Looking Down from the Clouds

05 August, 2018 02:00PM

Where It All Began

The advent of generic personal computers running application software for the purposes of control systems HMIs (aka SCADA) is a practice than began during the 1980s, however became the preferred method of human machine interface with a control system by the 1990s to such a degree that customised user interface devices are used only in a handful of situations. Usually when ruggedness and harsh conditions drive a requirement for physically hardened screens or physical buttons that a personal computer can not provide. This desire led to a dislike for custom HMI devices since an organisation could pay for a SCADA software licence once, then a relatively generic PC could run that application and be inexpensively replaced as needed.

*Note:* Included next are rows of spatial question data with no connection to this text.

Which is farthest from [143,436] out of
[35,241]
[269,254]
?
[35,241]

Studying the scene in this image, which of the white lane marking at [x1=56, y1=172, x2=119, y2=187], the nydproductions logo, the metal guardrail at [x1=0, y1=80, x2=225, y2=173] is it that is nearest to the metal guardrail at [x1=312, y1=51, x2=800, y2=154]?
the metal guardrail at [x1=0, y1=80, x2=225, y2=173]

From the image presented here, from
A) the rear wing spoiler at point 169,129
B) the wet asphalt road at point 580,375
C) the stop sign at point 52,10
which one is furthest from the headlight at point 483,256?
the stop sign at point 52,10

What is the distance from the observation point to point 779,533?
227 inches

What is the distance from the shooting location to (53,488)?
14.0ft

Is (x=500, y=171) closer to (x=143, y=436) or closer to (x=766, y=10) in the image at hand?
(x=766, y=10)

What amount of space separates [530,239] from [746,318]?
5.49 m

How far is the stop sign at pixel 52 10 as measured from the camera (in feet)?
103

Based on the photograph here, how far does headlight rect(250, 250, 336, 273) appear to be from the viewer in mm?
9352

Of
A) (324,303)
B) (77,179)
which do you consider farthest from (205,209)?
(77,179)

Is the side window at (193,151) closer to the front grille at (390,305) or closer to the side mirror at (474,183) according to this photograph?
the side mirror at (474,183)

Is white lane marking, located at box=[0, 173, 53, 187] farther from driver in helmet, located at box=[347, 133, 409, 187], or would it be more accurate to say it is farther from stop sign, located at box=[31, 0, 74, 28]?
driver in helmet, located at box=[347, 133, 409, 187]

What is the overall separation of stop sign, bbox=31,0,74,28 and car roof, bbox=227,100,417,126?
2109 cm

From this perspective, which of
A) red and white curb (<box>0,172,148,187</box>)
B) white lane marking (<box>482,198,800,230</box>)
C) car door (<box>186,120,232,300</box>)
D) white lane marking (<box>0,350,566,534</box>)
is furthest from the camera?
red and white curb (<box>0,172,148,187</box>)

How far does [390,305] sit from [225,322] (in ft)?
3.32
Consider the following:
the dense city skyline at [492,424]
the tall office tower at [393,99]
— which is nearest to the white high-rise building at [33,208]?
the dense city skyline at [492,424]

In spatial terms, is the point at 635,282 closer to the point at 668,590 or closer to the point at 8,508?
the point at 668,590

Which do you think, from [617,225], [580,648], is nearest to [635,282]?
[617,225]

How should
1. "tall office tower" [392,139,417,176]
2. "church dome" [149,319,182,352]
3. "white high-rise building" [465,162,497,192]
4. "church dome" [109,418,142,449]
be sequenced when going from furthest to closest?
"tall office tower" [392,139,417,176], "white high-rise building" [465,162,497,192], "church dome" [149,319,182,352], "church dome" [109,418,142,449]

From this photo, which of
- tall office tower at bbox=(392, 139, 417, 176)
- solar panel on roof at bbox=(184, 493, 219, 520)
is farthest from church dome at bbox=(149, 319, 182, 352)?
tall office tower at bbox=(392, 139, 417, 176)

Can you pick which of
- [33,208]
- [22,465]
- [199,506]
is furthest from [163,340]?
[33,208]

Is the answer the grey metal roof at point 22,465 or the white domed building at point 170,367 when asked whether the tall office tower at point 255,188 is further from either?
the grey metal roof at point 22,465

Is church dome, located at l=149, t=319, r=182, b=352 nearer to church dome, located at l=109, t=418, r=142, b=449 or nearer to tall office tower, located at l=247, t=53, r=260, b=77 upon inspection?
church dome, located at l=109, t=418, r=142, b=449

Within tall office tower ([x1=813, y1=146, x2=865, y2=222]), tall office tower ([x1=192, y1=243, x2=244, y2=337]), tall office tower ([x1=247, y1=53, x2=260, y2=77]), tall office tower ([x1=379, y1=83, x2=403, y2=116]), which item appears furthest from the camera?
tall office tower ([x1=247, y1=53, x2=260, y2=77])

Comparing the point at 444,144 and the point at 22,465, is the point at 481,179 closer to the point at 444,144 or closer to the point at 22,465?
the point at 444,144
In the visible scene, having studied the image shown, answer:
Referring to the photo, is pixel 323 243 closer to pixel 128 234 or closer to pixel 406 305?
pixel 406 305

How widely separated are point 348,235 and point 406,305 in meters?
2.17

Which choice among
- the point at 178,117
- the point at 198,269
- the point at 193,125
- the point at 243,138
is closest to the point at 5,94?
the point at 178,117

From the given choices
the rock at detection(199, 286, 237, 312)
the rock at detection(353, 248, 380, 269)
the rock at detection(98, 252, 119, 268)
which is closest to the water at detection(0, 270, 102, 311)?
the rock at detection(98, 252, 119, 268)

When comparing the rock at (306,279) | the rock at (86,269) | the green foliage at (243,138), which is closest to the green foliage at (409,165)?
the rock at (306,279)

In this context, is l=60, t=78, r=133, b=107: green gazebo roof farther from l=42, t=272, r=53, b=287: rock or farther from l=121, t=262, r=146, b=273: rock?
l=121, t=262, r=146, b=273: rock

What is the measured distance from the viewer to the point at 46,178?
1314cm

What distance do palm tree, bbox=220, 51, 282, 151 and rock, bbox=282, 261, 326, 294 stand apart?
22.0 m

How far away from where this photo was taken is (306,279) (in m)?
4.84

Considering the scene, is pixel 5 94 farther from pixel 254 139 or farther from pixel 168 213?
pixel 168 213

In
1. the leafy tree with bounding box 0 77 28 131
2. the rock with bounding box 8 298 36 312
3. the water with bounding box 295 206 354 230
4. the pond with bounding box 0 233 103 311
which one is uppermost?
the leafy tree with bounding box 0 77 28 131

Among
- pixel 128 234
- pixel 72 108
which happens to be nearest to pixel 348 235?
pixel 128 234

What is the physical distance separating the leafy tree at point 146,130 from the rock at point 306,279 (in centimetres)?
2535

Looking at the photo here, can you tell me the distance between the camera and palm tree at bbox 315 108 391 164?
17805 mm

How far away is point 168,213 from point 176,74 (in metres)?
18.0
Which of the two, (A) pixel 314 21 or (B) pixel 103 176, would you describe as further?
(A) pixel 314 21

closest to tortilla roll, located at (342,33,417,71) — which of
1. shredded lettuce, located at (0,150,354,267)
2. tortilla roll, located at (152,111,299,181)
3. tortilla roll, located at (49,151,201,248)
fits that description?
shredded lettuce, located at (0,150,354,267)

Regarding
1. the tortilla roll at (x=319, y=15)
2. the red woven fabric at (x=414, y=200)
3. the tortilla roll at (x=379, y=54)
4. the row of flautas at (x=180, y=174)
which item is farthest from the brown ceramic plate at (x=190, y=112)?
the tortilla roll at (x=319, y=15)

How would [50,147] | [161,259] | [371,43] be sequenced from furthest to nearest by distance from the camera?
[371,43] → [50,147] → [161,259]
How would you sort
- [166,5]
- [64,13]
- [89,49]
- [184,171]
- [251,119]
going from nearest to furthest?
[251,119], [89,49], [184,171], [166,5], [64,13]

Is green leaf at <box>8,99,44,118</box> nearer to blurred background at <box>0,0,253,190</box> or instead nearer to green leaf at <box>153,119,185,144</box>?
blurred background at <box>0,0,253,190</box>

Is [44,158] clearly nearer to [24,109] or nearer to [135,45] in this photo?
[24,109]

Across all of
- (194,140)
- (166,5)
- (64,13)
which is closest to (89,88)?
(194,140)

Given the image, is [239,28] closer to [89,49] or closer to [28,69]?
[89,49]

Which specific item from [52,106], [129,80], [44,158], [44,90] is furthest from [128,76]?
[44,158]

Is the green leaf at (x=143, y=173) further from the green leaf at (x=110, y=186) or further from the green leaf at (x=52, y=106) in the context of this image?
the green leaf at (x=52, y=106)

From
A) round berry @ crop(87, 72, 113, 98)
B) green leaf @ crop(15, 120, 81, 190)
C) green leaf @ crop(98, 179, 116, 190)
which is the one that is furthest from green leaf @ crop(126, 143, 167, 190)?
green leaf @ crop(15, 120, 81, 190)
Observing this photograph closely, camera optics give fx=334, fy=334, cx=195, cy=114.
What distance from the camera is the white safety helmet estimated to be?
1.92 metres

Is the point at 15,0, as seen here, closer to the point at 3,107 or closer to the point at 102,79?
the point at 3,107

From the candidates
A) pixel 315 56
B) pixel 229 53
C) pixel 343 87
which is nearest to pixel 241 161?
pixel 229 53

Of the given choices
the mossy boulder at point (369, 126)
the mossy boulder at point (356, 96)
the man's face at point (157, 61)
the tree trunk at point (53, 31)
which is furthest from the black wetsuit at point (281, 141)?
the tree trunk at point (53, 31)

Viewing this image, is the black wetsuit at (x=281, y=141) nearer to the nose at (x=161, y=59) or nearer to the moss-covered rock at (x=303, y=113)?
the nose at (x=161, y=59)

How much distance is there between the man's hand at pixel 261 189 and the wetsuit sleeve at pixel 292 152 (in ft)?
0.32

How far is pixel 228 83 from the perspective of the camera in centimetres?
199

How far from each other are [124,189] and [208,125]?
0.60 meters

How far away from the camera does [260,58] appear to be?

As the decades have passed not only that, but the scale of control systems have also grown to a point where some control system networks equal or exceed the scale of their IT counterparts. Wherever that balance may lie for any given organisation, a divide has developed between two parts of organisations with control systems infrastructure: the control system group and the IT department. The IT department have been in cycles of insourcing and outsourcing for some time with their usage and support patterns having common equipment, common applications, common scripts and so on. IT have been wrestling with Service Level Agreements (SLAs) with IT support companies for years now to varying degrees. Conversely the control systems groups (sometimes referred to as OT: Operational Technology) have to learn every subtle variation of the highly customised equipment they are entrusted with maintaining. In this world in-house knowledge becomes precious and outsourcing considered to be too high a risk and a world where vendor relationships are critical for survival and SLAs are few and far between.

IT Pull Ahead

As decades have passed IT departments have come under increasing pressure from cyber-security threats to keep on top of the obsolescence of their equipment. Businesses demand internet connectivity which drives a huge attack surface for those wishing to do harm from the outside and it must be addressed. In addition the IT sector has been recently offered a simplification of their lifestyle in the last decade: cloud hosting. The old staple of IT departments, budgeting for 3, 4 or 5 year refresh cycles for their server equipment in particular could be changed to a single flat monthly fee as an operating expense with Microsoft Azure or Amazon Web Services (or others) hosting their virtualised machines or through a progressive migration of their services to platforms hosted in the cloud (eg Office 365). Whilst the raw cost economics of this move are still subject to some debate there is no doubt that this leaves IT departments with only standardised physical end point machines (laptops/desktops) to maintain and replace, which is scriptable and regularly outsourced.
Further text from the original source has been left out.